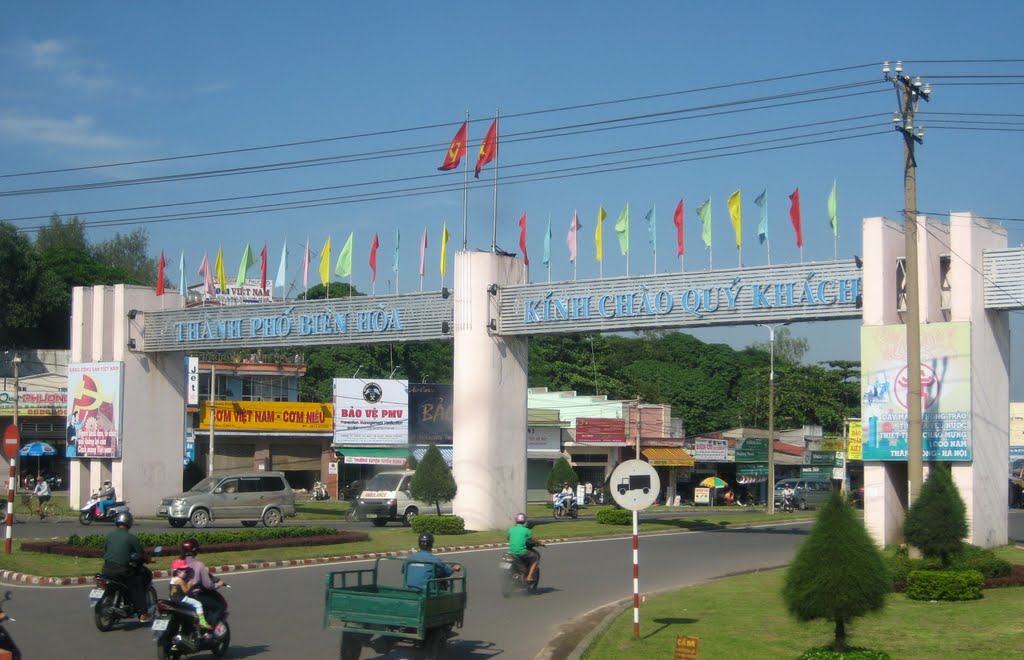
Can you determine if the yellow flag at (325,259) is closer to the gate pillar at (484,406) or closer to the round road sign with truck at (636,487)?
the gate pillar at (484,406)

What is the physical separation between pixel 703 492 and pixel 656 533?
2834 centimetres

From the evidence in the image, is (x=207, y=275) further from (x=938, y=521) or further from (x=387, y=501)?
(x=938, y=521)

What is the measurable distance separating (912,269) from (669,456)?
44364 millimetres

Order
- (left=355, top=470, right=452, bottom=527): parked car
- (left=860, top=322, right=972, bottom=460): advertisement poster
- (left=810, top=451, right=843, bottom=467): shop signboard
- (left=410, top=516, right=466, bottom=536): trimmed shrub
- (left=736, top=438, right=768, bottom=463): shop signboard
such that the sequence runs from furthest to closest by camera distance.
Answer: (left=810, top=451, right=843, bottom=467): shop signboard → (left=736, top=438, right=768, bottom=463): shop signboard → (left=355, top=470, right=452, bottom=527): parked car → (left=410, top=516, right=466, bottom=536): trimmed shrub → (left=860, top=322, right=972, bottom=460): advertisement poster

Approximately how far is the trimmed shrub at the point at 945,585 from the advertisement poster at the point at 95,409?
3112 centimetres

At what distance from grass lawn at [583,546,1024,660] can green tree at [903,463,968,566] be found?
99 centimetres

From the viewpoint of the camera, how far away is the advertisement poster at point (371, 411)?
5672 cm

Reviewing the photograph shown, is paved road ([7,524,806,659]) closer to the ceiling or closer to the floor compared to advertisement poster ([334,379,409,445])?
closer to the floor

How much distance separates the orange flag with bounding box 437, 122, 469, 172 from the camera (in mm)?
34031

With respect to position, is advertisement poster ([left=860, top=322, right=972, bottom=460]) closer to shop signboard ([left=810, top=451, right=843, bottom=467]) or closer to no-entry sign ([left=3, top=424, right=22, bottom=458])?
no-entry sign ([left=3, top=424, right=22, bottom=458])

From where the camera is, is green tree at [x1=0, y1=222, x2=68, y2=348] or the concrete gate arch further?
green tree at [x1=0, y1=222, x2=68, y2=348]

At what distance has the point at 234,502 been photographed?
114ft

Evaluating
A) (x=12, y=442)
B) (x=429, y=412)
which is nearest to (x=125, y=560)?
(x=12, y=442)

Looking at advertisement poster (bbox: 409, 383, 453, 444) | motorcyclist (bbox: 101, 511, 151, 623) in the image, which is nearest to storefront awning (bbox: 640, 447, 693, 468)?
advertisement poster (bbox: 409, 383, 453, 444)
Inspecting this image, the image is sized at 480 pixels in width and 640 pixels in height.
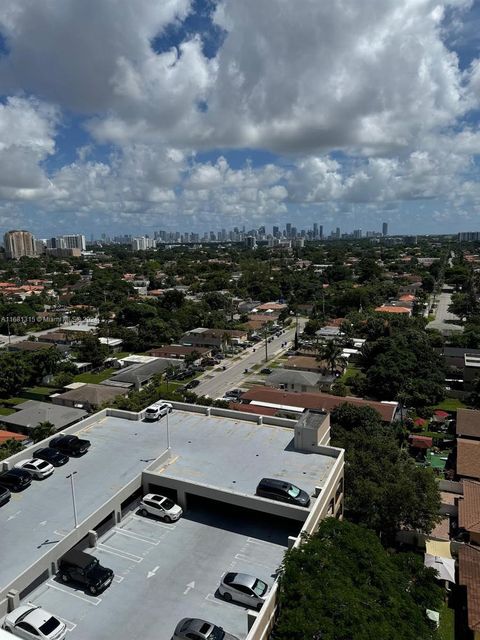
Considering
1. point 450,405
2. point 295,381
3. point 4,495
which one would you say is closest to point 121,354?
point 295,381

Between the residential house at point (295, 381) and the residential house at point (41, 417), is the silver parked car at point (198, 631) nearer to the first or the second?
the residential house at point (41, 417)

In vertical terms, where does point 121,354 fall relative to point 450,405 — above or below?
below

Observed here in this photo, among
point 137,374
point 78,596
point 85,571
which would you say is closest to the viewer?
point 78,596

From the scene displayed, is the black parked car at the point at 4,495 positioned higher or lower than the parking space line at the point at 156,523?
higher

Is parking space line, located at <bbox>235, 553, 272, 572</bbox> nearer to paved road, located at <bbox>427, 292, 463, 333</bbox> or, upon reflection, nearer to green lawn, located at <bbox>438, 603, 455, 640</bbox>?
green lawn, located at <bbox>438, 603, 455, 640</bbox>

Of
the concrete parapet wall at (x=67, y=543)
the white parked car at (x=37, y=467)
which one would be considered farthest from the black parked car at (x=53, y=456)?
the concrete parapet wall at (x=67, y=543)

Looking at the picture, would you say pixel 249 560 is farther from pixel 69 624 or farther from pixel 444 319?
pixel 444 319

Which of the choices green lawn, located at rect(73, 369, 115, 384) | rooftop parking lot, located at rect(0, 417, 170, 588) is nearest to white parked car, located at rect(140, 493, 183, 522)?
rooftop parking lot, located at rect(0, 417, 170, 588)
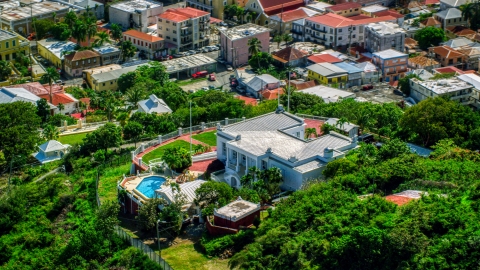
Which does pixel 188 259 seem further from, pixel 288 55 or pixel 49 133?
pixel 288 55

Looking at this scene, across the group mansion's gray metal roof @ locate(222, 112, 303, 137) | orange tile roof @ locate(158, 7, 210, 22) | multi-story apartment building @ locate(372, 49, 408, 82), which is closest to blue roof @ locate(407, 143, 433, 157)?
mansion's gray metal roof @ locate(222, 112, 303, 137)

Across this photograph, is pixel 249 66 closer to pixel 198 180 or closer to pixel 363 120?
pixel 363 120

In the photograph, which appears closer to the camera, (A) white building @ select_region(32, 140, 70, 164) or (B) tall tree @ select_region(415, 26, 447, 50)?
(A) white building @ select_region(32, 140, 70, 164)

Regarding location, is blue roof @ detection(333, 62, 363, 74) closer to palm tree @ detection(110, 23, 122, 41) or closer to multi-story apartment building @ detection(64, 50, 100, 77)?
palm tree @ detection(110, 23, 122, 41)

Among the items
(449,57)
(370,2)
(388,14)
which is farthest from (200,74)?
(370,2)

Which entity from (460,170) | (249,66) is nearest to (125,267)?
(460,170)

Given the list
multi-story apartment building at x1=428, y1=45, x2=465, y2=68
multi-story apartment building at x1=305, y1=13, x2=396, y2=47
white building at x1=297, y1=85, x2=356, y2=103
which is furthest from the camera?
multi-story apartment building at x1=305, y1=13, x2=396, y2=47
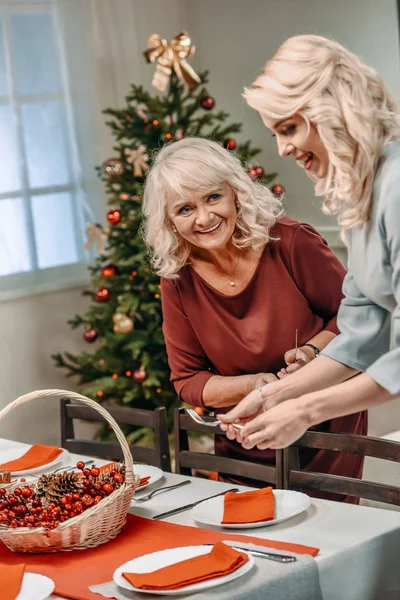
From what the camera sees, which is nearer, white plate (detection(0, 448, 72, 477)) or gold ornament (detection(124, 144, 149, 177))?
white plate (detection(0, 448, 72, 477))

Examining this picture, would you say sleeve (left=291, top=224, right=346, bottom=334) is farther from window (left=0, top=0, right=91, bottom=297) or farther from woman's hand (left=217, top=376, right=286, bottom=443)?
window (left=0, top=0, right=91, bottom=297)

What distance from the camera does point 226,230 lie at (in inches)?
104

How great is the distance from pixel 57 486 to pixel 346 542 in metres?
0.64

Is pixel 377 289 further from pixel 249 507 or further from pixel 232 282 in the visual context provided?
pixel 232 282

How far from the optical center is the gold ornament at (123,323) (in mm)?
4305

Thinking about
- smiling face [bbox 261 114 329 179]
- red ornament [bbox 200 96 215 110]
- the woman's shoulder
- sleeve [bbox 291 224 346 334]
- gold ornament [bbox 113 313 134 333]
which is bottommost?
gold ornament [bbox 113 313 134 333]

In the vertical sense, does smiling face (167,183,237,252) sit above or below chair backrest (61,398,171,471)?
above

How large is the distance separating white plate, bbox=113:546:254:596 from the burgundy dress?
2.88 feet

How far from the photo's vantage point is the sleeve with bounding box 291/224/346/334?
8.68ft

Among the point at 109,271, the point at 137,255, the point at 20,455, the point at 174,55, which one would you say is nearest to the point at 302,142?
the point at 20,455

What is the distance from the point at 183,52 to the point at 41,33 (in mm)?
917

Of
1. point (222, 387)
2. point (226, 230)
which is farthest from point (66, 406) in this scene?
point (226, 230)

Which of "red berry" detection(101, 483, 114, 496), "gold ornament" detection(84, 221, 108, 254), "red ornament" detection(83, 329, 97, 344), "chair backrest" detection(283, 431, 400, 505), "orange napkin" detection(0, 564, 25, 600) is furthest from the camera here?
"gold ornament" detection(84, 221, 108, 254)

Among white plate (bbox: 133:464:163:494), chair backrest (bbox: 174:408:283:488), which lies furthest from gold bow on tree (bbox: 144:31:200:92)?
white plate (bbox: 133:464:163:494)
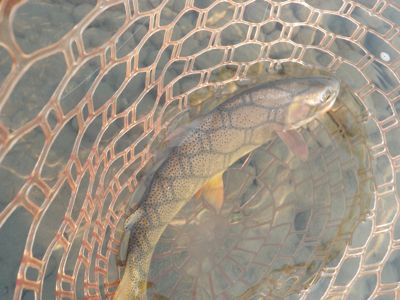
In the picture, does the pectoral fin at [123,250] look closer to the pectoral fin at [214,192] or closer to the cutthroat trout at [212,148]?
the cutthroat trout at [212,148]

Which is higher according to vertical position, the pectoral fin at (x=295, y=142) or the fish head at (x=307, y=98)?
the fish head at (x=307, y=98)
☆ ☆ ☆ ☆ ☆ ☆ ☆
- [PROMPT]:
Copy out the records from the line that contains "From the evidence" through the line that contains "99 centimetres", unchanged.

- [SOLUTION TO THIS TASK]:
From the evidence in the image, is (x=207, y=275) further from (x=938, y=521) or further from (x=387, y=501)?
(x=938, y=521)

What is the measurable distance separating (912,269) from (669,456)?
44364 millimetres

Order
- (left=355, top=470, right=452, bottom=527): parked car
- (left=860, top=322, right=972, bottom=460): advertisement poster
- (left=810, top=451, right=843, bottom=467): shop signboard
- (left=410, top=516, right=466, bottom=536): trimmed shrub
- (left=736, top=438, right=768, bottom=463): shop signboard
such that the sequence runs from furthest to closest by camera distance.
Answer: (left=810, top=451, right=843, bottom=467): shop signboard → (left=736, top=438, right=768, bottom=463): shop signboard → (left=355, top=470, right=452, bottom=527): parked car → (left=410, top=516, right=466, bottom=536): trimmed shrub → (left=860, top=322, right=972, bottom=460): advertisement poster

Approximately how far is the trimmed shrub at the point at 945,585 from the advertisement poster at the point at 95,409?
3112 centimetres

At what distance from grass lawn at [583,546,1024,660] can green tree at [903,463,968,566] be found?
99 centimetres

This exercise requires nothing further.